Já se perderam muitos postos de trabalho. Quer pela diminuição do fluxo de turistas estrangeiros, quer pelas medidas de restrição à actividade dos estabelecimentos, quer pela perda de rendimentos da generalidade da população. Em rigor, os pequenos restaurantes que servem almoços a 6€ a diária (que é o que os salários em Portugal permitem, e mal) que servem muitos dos trabalhadores das cidades, só eram viáveis com uma sobre-carga incrível de trabalho, produtos importados mais baratos mas com um grande custo ambiental, com alguma fuga aos impostos, e com os próprios proprietários e família a não se poderem dar ao luxo de não trabalhar também. É compreensível que quem está farto de trabalhar muito por um salário de miséria, queira abrir uma casa e pelo menos deixar de ser mandado por outros. Mas isso só é viável à custa de muita exploração, ainda que acompanhada de trabalho dos próprios.
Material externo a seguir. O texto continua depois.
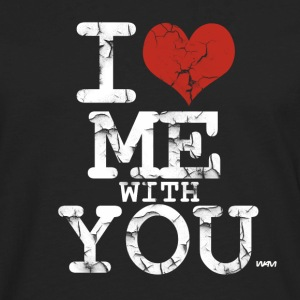 Black/white i love me with you white by wam T-Shirts - Men's Premium Long Sleeve T-Shirt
Pelo que a solução para esta crise da restauração, deve ser, por um lado, feita de medidas emergenciais que apoiem os pequenos negócios. Mas também por políticas de fundo que os ajudem a reconverter-se de forma sustentável, respeitando quem trabalha no sector.

Achamos importante que se lute para manter as empresas que são viáveis. Mas é inegável que o sector vivia numa bolha especulativa dependente do aumento cada vez maior do turismo, e que isso não vai voltar tão depressa. A ser gasto dinheiro do Estado, este deve ser pago directamente aos indivíduos, não às empresas. Nenhum trabalhador, nem nenhum proprietário que não tenha capital acumulado (que é o que são os Ferraris dos chef’s super-estrelas, anos de “trabalho” de outrém amealhado), deve ficar sem apoio. Não se pode entregar dinheiro aos empresários para que estes depois decidam se despedem ou não: os apoios devem garantir os postos de trabalho. Por mais que oiçamos o quanto custa a alguns empresários com mais coração despedir um trabalhador, não esqueçamos que custa mais, muito mais, ser despedido, com filhos para criar, num país onde a precariedade é regra e tanta gente está fora dos critérios para receber subsídio de desemprego. Rechacemos a ideia de que “se soubesses quanto custa mandar, escolhias toda a vida obedecer”, que deixou raízes profundas em 48 anos de ditadura.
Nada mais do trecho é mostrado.